▶ _WHAT THIS TASK INVOLVES_:
Reproduce each line, exactly, from the one containing "In the picture" through the end of the material. Exclude pictures.

▶ _LISTED ENTRIES_:
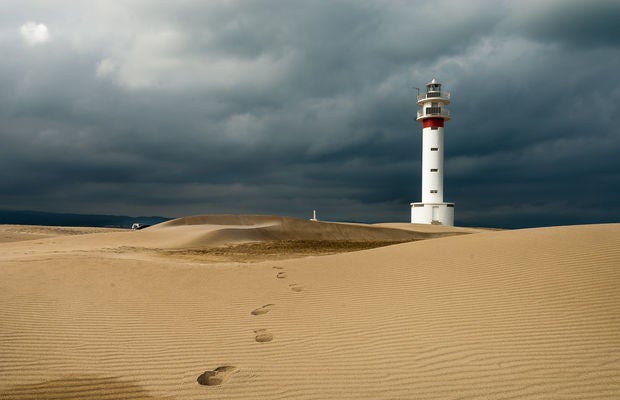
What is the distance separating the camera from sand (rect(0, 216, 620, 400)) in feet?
14.0

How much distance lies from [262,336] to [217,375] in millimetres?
1352

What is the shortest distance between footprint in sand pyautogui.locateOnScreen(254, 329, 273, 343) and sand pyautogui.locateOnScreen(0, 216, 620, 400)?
0.28 feet

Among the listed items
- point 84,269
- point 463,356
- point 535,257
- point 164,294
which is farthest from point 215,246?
point 463,356

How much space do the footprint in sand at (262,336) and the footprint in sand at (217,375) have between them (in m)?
0.95

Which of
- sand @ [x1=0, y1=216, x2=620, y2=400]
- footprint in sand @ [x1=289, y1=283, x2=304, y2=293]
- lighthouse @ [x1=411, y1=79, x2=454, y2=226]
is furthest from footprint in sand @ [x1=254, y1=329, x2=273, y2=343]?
lighthouse @ [x1=411, y1=79, x2=454, y2=226]

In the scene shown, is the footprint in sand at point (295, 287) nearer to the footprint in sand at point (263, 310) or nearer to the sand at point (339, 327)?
the sand at point (339, 327)

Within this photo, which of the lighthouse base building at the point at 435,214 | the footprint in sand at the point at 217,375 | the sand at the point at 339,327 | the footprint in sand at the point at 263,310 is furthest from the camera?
the lighthouse base building at the point at 435,214

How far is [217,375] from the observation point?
461 cm

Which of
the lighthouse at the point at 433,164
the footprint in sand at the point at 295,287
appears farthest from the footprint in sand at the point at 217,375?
the lighthouse at the point at 433,164

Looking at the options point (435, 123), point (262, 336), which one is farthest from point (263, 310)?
point (435, 123)

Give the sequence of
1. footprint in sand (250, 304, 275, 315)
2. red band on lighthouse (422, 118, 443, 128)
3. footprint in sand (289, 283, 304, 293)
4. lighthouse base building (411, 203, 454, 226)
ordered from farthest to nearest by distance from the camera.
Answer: red band on lighthouse (422, 118, 443, 128)
lighthouse base building (411, 203, 454, 226)
footprint in sand (289, 283, 304, 293)
footprint in sand (250, 304, 275, 315)

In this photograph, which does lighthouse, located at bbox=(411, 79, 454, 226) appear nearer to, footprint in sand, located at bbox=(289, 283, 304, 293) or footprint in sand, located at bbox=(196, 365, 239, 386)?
footprint in sand, located at bbox=(289, 283, 304, 293)

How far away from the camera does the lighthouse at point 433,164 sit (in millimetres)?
37031

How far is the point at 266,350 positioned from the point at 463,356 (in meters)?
2.24
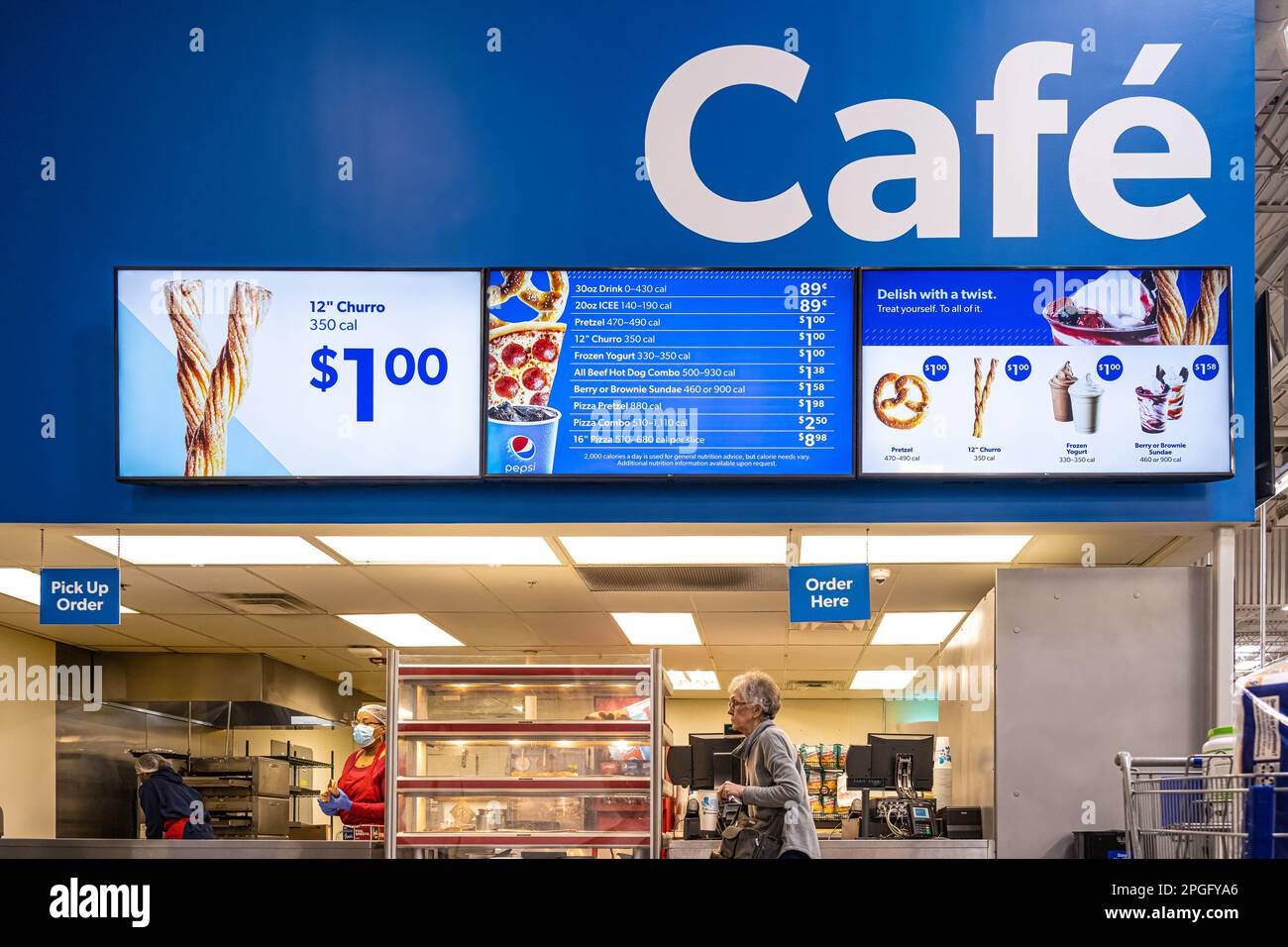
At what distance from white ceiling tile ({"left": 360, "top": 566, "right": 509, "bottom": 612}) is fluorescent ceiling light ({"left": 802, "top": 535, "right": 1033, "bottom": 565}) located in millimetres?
1969

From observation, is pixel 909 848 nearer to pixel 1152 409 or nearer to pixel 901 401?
pixel 901 401

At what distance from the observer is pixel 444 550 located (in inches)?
245

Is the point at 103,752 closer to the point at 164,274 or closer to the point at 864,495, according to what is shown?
the point at 164,274

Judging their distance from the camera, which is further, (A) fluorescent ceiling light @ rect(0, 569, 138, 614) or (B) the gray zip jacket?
(A) fluorescent ceiling light @ rect(0, 569, 138, 614)

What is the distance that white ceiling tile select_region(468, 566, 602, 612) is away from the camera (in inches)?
269

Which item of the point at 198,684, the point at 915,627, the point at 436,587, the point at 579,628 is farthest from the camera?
the point at 198,684

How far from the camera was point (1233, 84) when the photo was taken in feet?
18.5

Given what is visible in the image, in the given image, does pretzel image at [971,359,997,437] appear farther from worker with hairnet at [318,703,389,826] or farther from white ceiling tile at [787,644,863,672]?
white ceiling tile at [787,644,863,672]

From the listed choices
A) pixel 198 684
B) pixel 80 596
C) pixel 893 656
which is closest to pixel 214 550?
pixel 80 596

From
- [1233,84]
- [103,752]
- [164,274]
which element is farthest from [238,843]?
[103,752]

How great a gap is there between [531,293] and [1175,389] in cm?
272

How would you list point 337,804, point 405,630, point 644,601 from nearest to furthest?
1. point 337,804
2. point 644,601
3. point 405,630

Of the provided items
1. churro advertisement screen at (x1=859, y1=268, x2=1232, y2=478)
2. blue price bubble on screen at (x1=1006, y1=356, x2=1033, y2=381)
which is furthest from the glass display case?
blue price bubble on screen at (x1=1006, y1=356, x2=1033, y2=381)

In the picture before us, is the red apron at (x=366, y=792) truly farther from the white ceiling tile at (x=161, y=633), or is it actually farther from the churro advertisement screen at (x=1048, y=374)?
the white ceiling tile at (x=161, y=633)
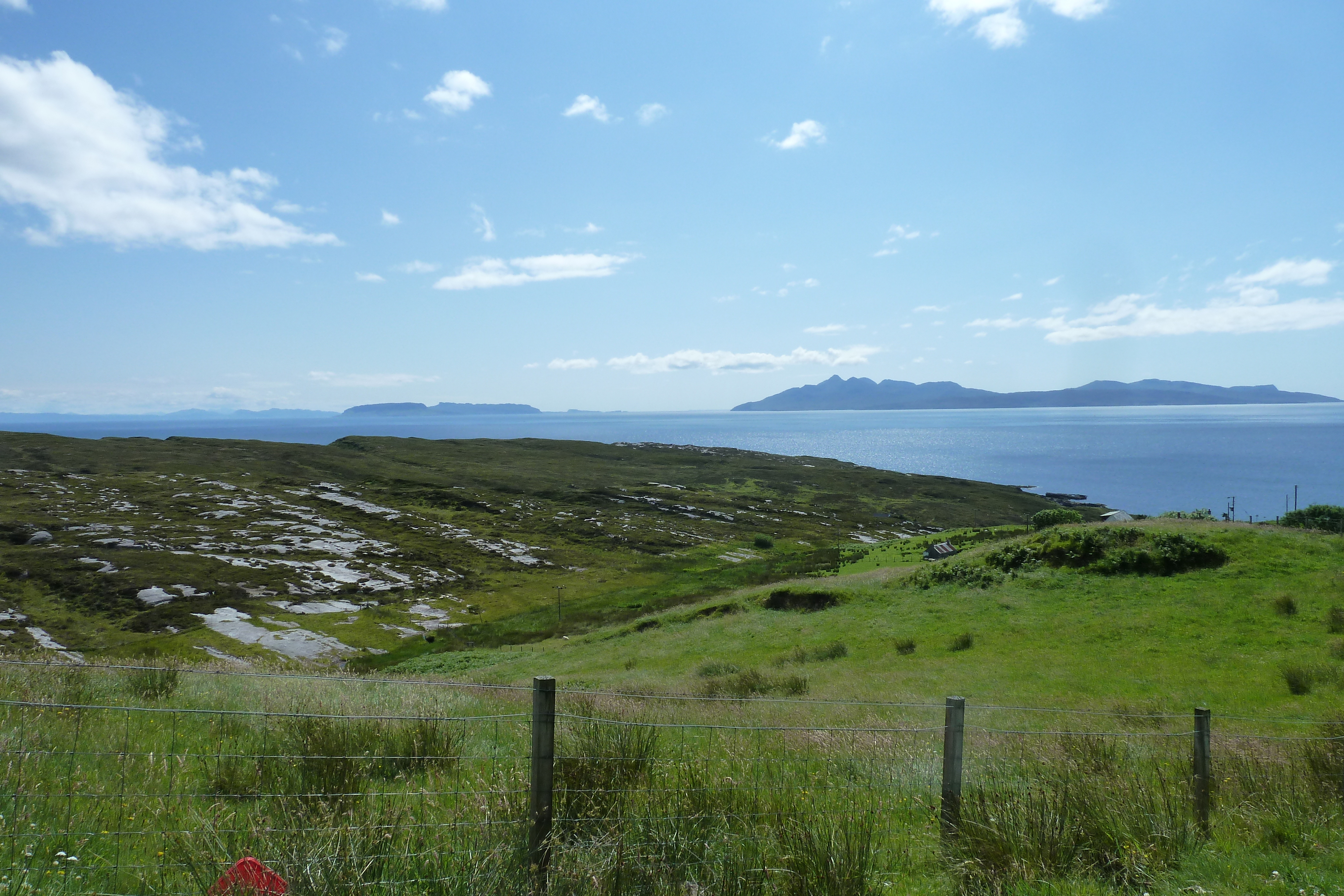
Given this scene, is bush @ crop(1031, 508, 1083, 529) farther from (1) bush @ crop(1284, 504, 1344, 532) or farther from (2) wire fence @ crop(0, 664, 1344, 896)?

▶ _RESULT OF THIS TASK_:
In the picture before us, is the red apron at (x=366, y=792) truly farther from the white ceiling tile at (x=161, y=633), or is it actually farther from the churro advertisement screen at (x=1048, y=374)?
the white ceiling tile at (x=161, y=633)
Given this scene, is bush @ crop(1031, 508, 1083, 529) farther from (1) bush @ crop(1284, 504, 1344, 532) or farther from (2) wire fence @ crop(0, 664, 1344, 896)?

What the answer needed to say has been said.